Fixed and Floating Point Numbers Questions

Question 1. Custom FP decoding

Consider a simple floating‑point representation \( x = A \, (-1)^s \, c \, 2^e \), where the scale factor is \(A = 2^{-3}\). The fields are:

sign bit \(s\)
3‑bit unsigned exponent \(e\)
5‑bit mantissa \(c\), interpreted as an unsigned integer (no implicit leading 1)

The bits are packed with the sign bit first, followed by the exponent bits, then the mantissa bits. What decimal values are represented by the following bit patterns?

0 000 10000
1 011 11000
0 101 00101

Question 2. Custom FP encoding

Consider a custom floating-point format \[ \hat{x} = (-1)^s \left(1 + \frac{c}{2^p}\right) 2^{e - 4}, \] where:

\(s\) is a 1-bit sign (\(s \in \{0,1\}\)),
\(c\) is a \(p = 5\)-bit unsigned mantissa field (\(c \in \{0,\dots,31\}\)),
\(e\) is a 3-bit unsigned exponent field (\(e \in \{0,\dots,7\}\)).

For each real number \(x\) below, choose \(s\), \(c\), and \(e\) so that \(\hat{x}\) is as close as possible to \(x\). Give your final answers as \((s, c, e)\) and the corresponding \(\hat{x}\) in decimal.

\(x = 3.0\)
\(x = 0.5\)
\(x = -5.0\)
\(x = 1.3\)

Question 3. FixP linear approximation

You wish to approximate the floating‑point equation \[ y = a x + b \] using Qm.n fixed‑point arithmetic.

Let \(a = 0.3125\), \(b = -1.75\), and choose the format Q3.4 (3 integer bits including sign, 4 fractional bits).

Convert \(a\) and \(b\) into their Q3.4 integer representations.
Write SystemVerilog code that computes an approximation of \(y\) using only Q3.4 arithmetic.

Question 4. FixedP mult with saturation

Write SystemVerilog code to implement the computation \[ y = a \cdot b \] where all variables (a, b, and y) are represented in Q5.4 format.
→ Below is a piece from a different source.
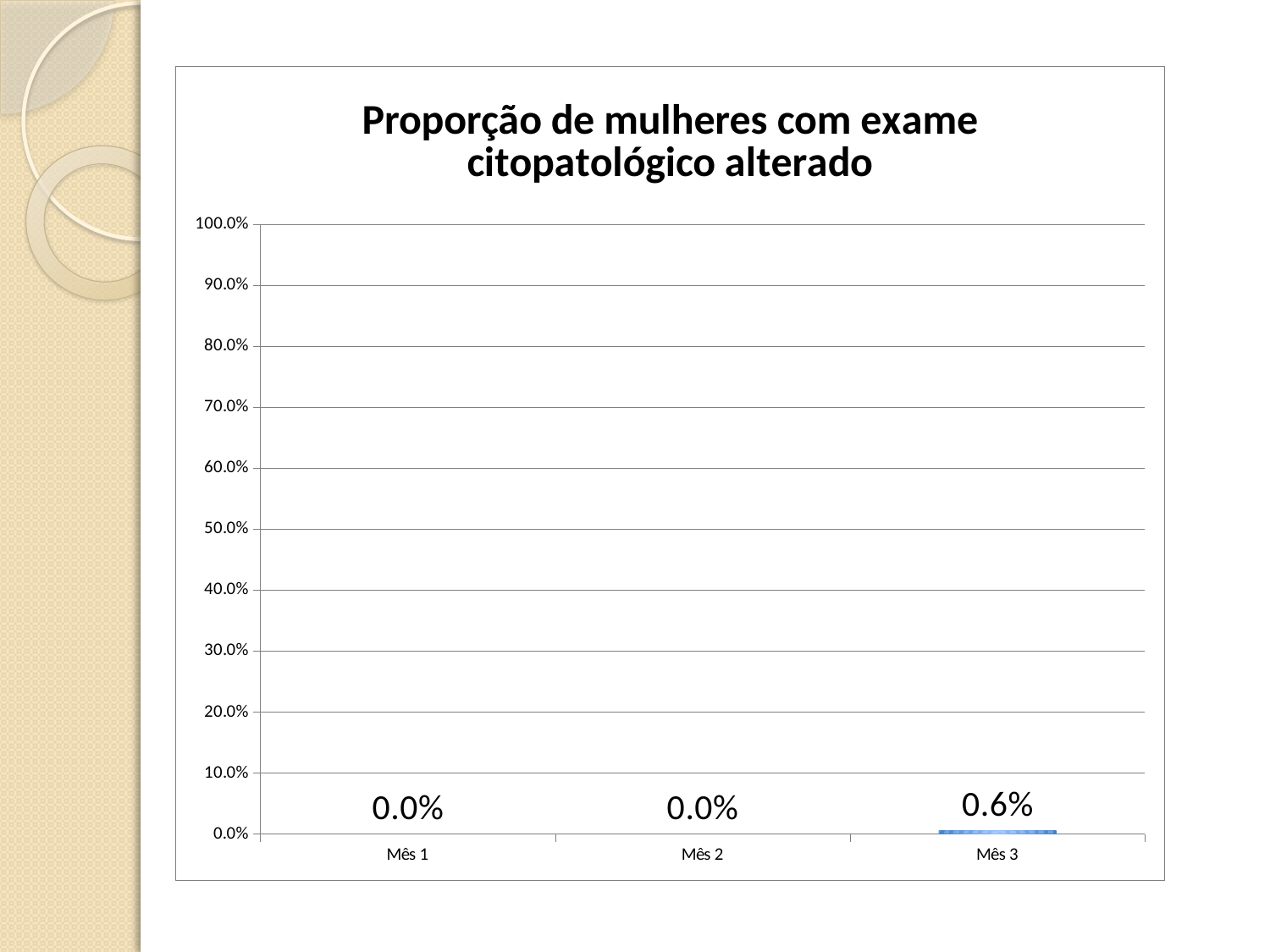
What is the difference between the values for Mês 3 and Mês 2? 0.6% Is the value for Mês 3 greater or less than 10.0%? less What is the value for Mês 2? 0.0% Do the values rise or fall from Mês 2 to Mês 3? rise What is the highest value shown on the y axis? 100.0% What kind of chart is shown on the slide? bar chart How many categories are shown on the x axis? 3 What is the value for Mês 1? 0.0% Which is larger, the value for Mês 3 or the value for Mês 1? Mês 3 What is the title of the chart? Proporção de mulheres com exame citopatológico alterado What is the value for Mês 3? 0.6% Which month has the highest value? Mês 3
Instead of truncating the result of the multiplication, perform saturation as follows:

Declare the variables with the appropriate bit widths.
Compute the product of a and b in an intermediate variable with full precision.
Then you can shift and saturate or saturate and shift to get back to Q5.4 format for the final variable y.